月のあかり
ぼくらは手を取り合って南京錠を掛けた。
カチッ
鉄筋コンクリートの壁に、鍵の掛かる音が小さく響いた。
3階に下り、ぼくは自分の住まいに満央を迎え入れた。
彼女は玄関に入るなり目をパチパチさせ、物珍しそうに部屋の中をキョロキョロと見回していた。

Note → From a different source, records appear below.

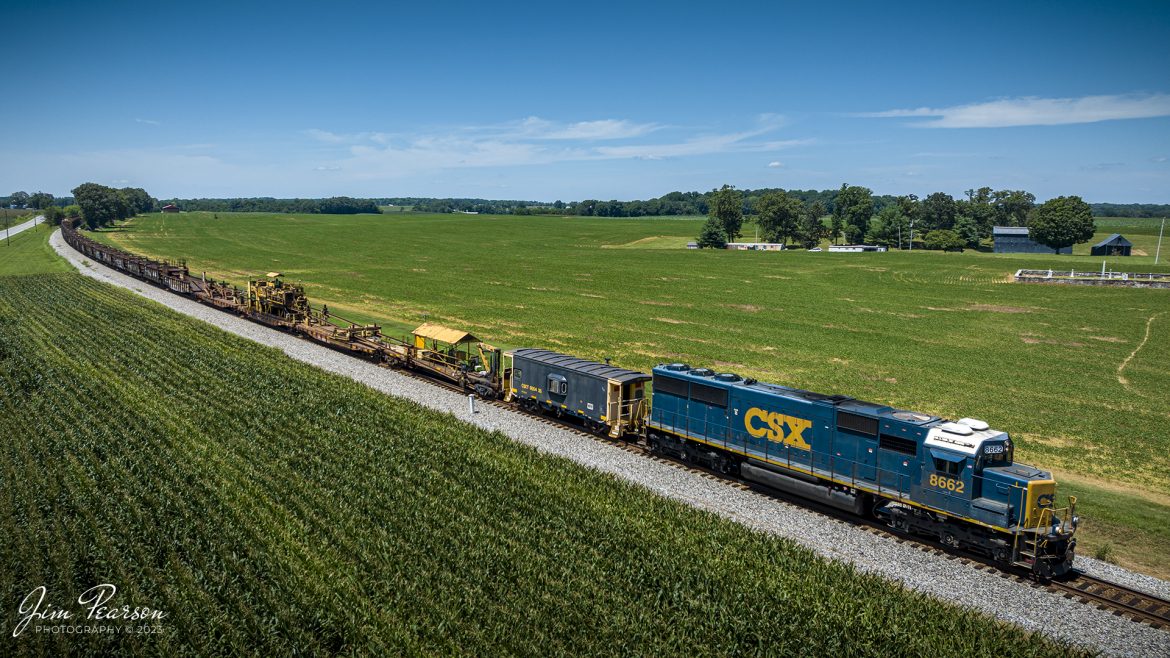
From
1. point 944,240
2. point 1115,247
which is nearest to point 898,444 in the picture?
point 1115,247

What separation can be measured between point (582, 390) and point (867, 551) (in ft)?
43.4

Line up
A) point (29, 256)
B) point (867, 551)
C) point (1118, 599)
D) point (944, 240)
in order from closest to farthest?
point (1118, 599), point (867, 551), point (29, 256), point (944, 240)

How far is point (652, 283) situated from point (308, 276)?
4411cm

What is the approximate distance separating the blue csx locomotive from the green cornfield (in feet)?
11.3

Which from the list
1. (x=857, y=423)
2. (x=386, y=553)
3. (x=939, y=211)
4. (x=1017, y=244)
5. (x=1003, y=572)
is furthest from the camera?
(x=939, y=211)

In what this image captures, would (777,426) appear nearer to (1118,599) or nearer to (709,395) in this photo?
(709,395)

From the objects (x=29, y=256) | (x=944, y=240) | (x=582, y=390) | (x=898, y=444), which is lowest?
(x=29, y=256)

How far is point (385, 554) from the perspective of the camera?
1841cm

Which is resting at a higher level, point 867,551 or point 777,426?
point 777,426

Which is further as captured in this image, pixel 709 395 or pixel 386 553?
pixel 709 395

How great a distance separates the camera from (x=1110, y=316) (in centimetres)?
6612

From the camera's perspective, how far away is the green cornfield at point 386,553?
603 inches

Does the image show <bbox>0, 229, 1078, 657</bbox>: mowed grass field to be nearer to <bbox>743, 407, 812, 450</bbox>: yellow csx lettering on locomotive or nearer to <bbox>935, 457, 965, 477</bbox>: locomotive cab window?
<bbox>935, 457, 965, 477</bbox>: locomotive cab window

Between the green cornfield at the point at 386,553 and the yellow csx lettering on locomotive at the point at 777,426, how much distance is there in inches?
166
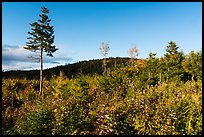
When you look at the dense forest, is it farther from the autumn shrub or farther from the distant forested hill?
the distant forested hill

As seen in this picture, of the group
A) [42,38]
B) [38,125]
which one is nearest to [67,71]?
[42,38]

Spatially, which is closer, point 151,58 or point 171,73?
point 171,73

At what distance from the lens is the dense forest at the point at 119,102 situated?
8.32 m

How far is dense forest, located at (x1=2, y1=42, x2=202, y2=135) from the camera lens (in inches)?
328

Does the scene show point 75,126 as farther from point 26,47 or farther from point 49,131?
point 26,47

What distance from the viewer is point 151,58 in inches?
842

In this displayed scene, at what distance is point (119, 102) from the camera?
14.6 metres

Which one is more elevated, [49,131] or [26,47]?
[26,47]

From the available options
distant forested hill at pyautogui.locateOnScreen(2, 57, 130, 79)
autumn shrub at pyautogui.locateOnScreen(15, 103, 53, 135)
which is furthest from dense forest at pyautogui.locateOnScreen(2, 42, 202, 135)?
distant forested hill at pyautogui.locateOnScreen(2, 57, 130, 79)

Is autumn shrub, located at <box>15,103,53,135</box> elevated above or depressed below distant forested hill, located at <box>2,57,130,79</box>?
below

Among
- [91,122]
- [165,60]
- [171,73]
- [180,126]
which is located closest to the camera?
[180,126]

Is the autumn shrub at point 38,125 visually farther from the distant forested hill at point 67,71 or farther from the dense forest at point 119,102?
the distant forested hill at point 67,71

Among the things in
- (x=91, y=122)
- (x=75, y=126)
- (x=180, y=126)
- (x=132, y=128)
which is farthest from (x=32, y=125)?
(x=180, y=126)

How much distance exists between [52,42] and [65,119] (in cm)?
2121
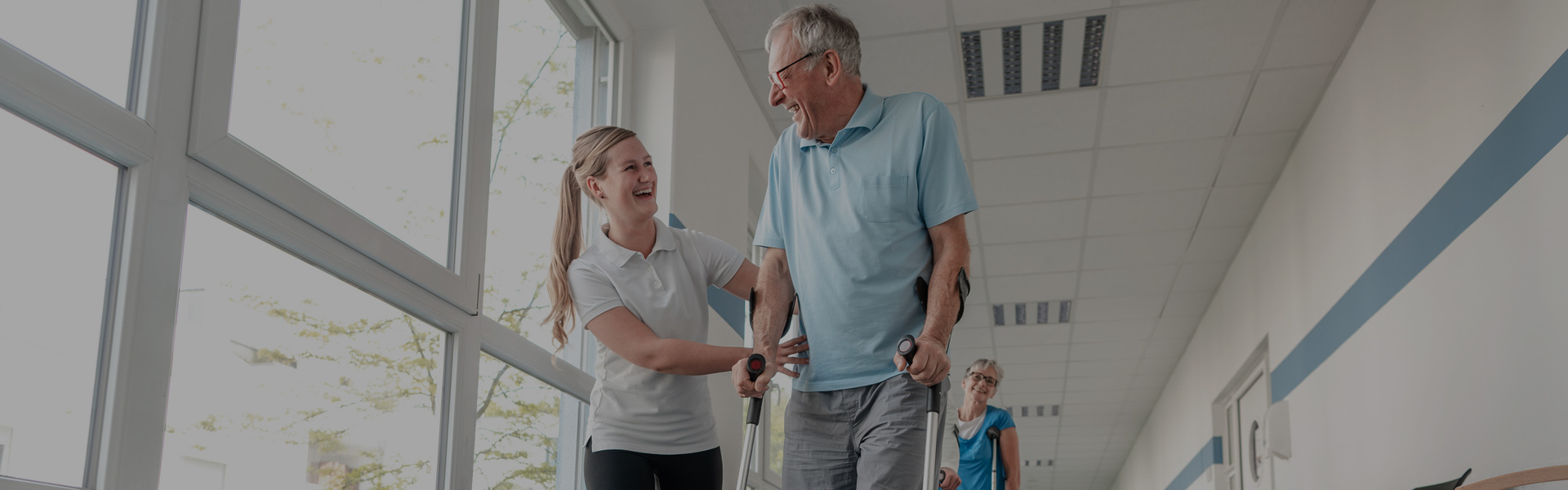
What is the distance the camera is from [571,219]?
2.59 metres

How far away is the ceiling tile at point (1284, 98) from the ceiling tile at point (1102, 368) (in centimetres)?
497

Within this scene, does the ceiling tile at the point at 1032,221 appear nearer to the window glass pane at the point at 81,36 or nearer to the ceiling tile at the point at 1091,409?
the ceiling tile at the point at 1091,409

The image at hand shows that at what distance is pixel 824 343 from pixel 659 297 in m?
0.59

ぼくは平静を装ってはいたけど、実際は、ふぅ、とため息をついて胸を撫で下ろしていた。
いつもならぼくの部屋は、独身男性特有の調子で、見るも無残に散らかっている。
ところが2日ほど前に妙な胸騒ぎがして、仕事から帰るや否や、部屋の隅々まで入念に大掃除したばかりだった。
勿論、過去に付き合い、出入りしていた女性の影を感じさせる遺物などは、大掃除以前の遠い昔に跡形もなく処分してあった。
「意外とキレイにしてるんだねっ」
「ああ、ぼくはキレイ好きだからさ」
反射的に取り繕ってそう言うと、満央は訝しげな目でぼくを見ていたが、すぐに見透かしたようにクスッと笑って何も言わなかった。
その後、ぼくらは冷えきった身体を温める為、一緒にバスルームに入ってシャワーを浴びた。